沙織は和広の顔を引き寄せると、和広の唇を奪った……。

「……ふう……これでおあいこね」

沙織は和広から離れるとウインクした。

「ああ……」

和広は顔をしかめて手で覆った。

「なんて日なんだまったく……」

「あら、美人二人にキスされておいて……それは無いんじゃない?」

「それはそうだけど……」

「……あたしの、ファーストキスだったんだから……」

沙織は恥ずかしそうにうつむく。

「あ、でもそれで責任取れとかそういうことは言わないわよ……今あたしは自分がしたいと思ったことをしただけ……ただ、それだけなの」

そうして沙織は玄関から出ると、振り返って和広に言った。

「じゃ、また明日!」

そうして沙織はドアを閉めた。

しばらく和広は立ち尽くしたままドアを見つめていたが、やがて唇に手をやるとそっとぬぐった。指先に、パール色のルージュがつく。

「……果報者だと思うべきなんだろうけど……まったく……情けない」

和広は戸惑いを隠せないまま、リビングの方に戻る。時計の針は十時を過ぎていた。

ソファに座り、深くため息をつく。

……僕はどうすべきなんだろう……このままなにも決められないまま、無為に時と過ごしていくんだろうか……。
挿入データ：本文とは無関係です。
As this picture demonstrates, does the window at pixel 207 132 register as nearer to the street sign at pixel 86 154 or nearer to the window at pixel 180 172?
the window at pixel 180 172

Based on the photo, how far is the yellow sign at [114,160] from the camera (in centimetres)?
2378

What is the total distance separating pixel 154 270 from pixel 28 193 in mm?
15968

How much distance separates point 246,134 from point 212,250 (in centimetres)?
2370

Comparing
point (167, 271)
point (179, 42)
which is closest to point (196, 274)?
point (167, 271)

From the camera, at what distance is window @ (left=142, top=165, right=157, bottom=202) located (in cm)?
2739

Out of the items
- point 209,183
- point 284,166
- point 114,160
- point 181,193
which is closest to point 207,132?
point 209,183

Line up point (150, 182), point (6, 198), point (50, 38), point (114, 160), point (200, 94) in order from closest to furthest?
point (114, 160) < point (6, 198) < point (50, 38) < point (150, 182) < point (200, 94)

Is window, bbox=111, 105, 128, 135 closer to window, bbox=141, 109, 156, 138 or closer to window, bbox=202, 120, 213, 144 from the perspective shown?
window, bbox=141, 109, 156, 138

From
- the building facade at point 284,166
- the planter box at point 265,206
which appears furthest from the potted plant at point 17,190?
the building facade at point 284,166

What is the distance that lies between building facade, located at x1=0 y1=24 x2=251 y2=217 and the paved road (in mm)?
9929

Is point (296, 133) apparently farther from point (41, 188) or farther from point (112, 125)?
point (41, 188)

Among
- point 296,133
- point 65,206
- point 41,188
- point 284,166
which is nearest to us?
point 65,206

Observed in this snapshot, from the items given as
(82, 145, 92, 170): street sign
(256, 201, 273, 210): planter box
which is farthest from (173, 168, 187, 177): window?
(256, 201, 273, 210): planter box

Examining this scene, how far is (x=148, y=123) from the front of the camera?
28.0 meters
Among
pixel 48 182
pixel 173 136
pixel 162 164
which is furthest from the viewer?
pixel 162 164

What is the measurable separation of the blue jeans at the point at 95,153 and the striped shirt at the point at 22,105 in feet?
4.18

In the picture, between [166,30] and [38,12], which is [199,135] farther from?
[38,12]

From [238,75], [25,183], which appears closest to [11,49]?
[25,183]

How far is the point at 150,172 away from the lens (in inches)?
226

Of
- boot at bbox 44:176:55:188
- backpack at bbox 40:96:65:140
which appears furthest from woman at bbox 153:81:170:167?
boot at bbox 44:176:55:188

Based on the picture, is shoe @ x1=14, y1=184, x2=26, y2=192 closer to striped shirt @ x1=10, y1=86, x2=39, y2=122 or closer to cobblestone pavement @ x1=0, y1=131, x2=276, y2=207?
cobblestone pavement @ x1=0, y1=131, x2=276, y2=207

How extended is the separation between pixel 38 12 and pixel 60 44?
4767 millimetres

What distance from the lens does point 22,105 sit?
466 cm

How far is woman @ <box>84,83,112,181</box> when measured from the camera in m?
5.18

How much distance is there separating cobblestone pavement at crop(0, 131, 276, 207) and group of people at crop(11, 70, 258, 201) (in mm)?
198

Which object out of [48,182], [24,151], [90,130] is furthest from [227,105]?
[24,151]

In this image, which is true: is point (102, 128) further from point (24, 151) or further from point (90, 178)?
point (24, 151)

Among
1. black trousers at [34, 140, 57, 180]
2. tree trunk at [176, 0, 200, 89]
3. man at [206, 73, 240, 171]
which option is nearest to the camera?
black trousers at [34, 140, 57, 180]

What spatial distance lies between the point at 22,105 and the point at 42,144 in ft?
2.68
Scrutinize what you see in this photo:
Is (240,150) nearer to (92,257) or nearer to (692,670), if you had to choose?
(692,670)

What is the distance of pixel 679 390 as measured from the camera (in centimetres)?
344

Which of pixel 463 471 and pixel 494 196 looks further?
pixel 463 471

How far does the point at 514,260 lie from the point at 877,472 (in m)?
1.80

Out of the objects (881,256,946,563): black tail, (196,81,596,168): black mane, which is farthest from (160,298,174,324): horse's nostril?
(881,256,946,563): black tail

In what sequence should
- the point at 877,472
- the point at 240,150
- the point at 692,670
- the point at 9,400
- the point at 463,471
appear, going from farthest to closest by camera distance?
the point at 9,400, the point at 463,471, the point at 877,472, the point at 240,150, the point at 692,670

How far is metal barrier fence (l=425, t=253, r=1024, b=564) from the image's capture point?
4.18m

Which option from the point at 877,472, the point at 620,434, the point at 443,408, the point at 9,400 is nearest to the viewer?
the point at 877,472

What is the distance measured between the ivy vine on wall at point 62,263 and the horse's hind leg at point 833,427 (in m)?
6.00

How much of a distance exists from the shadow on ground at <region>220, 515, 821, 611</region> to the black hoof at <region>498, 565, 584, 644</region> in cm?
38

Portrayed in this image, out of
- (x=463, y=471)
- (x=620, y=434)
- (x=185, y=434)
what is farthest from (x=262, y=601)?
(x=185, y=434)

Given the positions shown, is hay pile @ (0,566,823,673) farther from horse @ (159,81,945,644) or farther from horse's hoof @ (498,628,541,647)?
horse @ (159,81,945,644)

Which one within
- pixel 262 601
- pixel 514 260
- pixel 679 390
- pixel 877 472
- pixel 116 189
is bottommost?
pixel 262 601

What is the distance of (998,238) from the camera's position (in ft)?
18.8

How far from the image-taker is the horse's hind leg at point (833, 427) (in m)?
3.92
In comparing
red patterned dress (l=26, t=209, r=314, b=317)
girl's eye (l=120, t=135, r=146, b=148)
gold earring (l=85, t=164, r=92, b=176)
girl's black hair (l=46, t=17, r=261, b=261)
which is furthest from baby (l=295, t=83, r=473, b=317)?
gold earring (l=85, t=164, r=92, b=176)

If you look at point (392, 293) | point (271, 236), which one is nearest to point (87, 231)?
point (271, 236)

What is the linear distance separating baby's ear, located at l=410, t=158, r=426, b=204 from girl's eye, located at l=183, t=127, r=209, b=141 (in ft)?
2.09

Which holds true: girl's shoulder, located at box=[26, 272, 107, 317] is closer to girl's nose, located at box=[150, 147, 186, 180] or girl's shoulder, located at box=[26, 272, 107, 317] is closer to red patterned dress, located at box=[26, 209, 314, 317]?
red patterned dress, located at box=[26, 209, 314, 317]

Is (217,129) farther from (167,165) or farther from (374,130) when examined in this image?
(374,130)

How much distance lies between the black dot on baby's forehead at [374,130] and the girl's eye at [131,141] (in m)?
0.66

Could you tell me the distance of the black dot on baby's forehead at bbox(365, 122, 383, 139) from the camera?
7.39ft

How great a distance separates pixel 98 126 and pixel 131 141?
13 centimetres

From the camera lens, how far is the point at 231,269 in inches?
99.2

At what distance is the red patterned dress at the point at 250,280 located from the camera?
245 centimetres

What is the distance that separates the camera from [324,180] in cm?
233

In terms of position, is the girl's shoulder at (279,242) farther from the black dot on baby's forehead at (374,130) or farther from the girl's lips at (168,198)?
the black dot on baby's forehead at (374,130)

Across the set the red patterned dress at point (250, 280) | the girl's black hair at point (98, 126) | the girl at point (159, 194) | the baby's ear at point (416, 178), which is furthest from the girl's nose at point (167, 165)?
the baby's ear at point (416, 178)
沙織やみどりの顔が浮かんでくる。そして久美子も……。

……みんな……みんないい子なのに……どうして僕みたいな奴に……。

……だけど、そんなことばかり言ってるわけにはいかない……僕は決めたんだ。やれることを精一杯やるんだって……それが洋子への償い……いや、自分のためなんだ……そうなんだ……僕自身のためなんだ。

「……そうさ。僕はやらなければいけないんだ」

和広は立ち上がると、窓に寄ってカーテンを開けた。街の明かりがきらめいて、まるで宝石箱のように見えた。